Search code examples
algorithmheapheapsort

Find the top K elements in O(N log K) time using heaps


Let's say if i have a list containing:

lst = [4,0,8,3,1,5,10]

and I'm planning to use a heap structure to help me retrieve the top k largest number where k is a user input.

I understand that heap sort is O(N log N) where we first take O(N) time to place them in a min/max heap and the O(log N) time to retrieve elements.

But the problem I'm facing now is that I'm required to retrieve the top k users in O(N log K) time. If my k is 4, i would have:

[10,8,5,4] 

as my output. The thing I'm confused about is, at the early stage of forming the heap, am i supposed to heap the entire list in order to retrieve the top k elements?


Solution

  • The log K term would suggest that you would only want a heap of size K. Here is one possible solution.

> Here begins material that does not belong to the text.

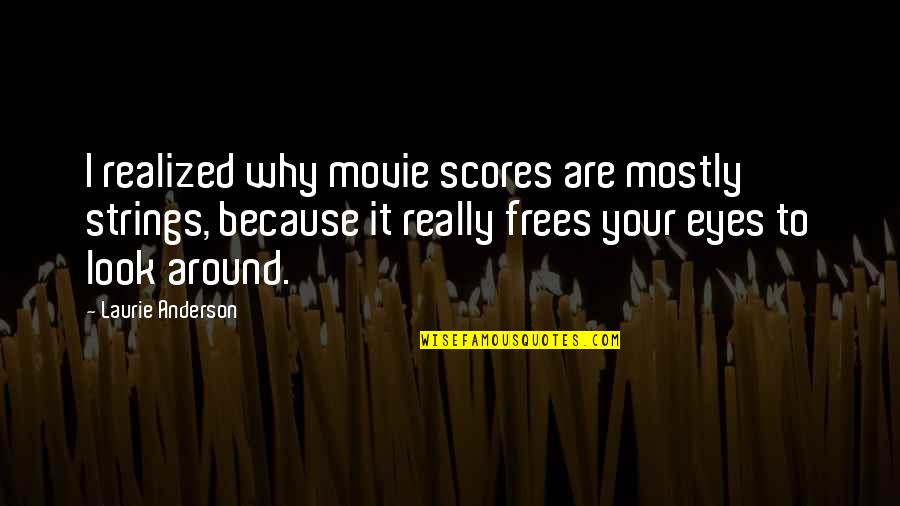 Frees Quotes By Laurie Anderson: I realized why movie scores are mostly strings,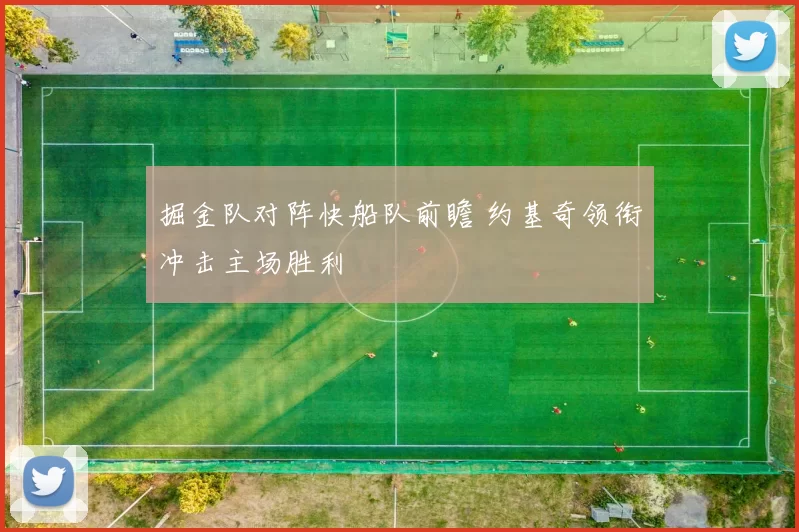 掘金队对阵快船队前瞻 约基奇领衔冲击主场胜利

    Start with an unsorted array. Convert the first K elements to a min-heap of size K. At the top of the heap will be your smallest element. Successively replace the smallest element with each of the remaining N - K elements in the array (that do not constitute a part of the heap), in O(log K) time. After O(N) such operations, the first K elements in the array (or, the K elements of the heap you created) will now have the K largest elements in your array.

    There are other solutions but this is the most straightforward.